Task to carry out ▸ Below are some records. Say how many of their lines contain the string "data", and give nothing but the number.

Saved entries

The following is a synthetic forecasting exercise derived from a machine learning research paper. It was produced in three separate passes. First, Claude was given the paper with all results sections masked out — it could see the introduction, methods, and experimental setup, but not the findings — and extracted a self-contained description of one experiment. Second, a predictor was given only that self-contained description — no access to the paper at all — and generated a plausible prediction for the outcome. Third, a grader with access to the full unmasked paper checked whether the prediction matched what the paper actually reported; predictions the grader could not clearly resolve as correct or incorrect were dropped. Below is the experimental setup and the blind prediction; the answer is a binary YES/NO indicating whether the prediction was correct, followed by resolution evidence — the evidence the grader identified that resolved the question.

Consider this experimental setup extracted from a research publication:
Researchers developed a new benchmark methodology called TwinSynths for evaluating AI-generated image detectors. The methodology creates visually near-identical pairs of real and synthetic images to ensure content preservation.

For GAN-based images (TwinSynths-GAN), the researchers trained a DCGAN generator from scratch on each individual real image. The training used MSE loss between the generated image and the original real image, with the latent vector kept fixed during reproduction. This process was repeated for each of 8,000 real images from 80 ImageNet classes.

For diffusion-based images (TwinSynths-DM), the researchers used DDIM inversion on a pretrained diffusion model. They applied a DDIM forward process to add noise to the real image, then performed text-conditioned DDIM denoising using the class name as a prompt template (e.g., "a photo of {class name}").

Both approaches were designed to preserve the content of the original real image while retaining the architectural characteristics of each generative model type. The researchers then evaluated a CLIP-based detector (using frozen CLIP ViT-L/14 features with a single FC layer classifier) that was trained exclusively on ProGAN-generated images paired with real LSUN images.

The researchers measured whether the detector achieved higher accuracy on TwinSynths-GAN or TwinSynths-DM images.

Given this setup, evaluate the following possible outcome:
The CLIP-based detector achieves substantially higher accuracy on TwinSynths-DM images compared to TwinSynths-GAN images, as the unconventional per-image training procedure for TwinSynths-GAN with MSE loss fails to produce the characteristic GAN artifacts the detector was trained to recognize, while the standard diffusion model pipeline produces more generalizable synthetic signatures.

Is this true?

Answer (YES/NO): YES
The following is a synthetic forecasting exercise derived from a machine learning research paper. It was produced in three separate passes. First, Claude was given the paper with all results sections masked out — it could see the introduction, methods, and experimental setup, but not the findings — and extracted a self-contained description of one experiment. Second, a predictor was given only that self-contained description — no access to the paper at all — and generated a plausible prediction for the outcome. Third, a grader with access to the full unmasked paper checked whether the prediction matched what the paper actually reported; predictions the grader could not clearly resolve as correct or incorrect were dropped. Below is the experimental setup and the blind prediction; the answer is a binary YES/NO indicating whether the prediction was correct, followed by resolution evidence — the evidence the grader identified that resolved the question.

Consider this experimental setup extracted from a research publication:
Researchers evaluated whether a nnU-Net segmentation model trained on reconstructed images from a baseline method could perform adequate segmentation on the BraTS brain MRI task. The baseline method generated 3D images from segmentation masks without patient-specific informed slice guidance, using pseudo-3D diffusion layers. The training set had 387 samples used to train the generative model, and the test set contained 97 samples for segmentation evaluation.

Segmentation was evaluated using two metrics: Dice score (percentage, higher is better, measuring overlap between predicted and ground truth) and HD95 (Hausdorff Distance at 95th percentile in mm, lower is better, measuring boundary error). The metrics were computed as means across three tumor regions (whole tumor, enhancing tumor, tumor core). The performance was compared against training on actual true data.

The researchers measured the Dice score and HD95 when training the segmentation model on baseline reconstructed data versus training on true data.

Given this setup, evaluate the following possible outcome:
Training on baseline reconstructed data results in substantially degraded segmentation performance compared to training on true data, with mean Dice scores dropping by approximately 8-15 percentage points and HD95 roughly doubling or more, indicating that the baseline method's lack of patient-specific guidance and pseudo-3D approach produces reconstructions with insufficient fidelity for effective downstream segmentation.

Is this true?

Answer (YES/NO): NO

* * *

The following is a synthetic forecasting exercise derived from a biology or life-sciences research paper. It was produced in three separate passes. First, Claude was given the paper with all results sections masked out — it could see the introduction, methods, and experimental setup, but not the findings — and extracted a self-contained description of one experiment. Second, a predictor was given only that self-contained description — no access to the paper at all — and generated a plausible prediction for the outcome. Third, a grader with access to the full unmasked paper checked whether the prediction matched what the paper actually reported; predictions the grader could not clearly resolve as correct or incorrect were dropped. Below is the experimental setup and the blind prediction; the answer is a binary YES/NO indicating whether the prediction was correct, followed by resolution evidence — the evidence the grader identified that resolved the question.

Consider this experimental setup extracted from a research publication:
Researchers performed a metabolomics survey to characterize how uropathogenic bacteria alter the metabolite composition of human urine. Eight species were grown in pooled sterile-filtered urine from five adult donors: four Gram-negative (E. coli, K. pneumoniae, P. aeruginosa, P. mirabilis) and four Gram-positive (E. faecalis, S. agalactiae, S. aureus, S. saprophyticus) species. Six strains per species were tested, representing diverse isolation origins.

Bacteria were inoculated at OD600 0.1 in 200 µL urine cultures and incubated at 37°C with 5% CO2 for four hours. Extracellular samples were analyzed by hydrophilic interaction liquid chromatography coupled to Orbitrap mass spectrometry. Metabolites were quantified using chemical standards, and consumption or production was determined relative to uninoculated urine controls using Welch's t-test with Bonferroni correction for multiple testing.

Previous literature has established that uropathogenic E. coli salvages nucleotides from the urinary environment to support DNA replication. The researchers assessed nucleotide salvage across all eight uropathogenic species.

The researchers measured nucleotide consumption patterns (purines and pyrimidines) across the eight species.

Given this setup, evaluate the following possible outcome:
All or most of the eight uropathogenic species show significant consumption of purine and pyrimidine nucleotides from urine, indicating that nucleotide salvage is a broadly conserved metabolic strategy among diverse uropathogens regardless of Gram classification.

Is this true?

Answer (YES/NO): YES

---

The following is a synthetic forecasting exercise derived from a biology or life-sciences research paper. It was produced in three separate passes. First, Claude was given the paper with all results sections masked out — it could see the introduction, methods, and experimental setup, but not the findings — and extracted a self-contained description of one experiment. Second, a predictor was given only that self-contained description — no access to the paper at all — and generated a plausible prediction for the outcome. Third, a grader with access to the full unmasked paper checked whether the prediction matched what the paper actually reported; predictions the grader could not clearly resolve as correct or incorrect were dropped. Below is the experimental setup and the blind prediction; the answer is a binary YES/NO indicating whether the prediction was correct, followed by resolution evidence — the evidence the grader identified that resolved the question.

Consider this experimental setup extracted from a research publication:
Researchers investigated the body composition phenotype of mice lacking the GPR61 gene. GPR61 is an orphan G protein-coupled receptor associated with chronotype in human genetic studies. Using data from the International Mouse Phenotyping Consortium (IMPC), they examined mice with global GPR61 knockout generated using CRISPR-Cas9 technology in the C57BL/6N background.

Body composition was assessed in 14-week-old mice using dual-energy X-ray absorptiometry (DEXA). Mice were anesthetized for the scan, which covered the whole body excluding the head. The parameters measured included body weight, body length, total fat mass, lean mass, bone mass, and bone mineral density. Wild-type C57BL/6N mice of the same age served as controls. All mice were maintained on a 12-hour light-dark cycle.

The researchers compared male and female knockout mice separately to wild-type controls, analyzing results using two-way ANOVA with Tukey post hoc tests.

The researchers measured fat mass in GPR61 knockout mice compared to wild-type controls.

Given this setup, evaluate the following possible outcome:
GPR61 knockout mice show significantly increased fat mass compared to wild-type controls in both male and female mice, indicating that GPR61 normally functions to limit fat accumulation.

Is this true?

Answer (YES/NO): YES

Exercise result ▸ 4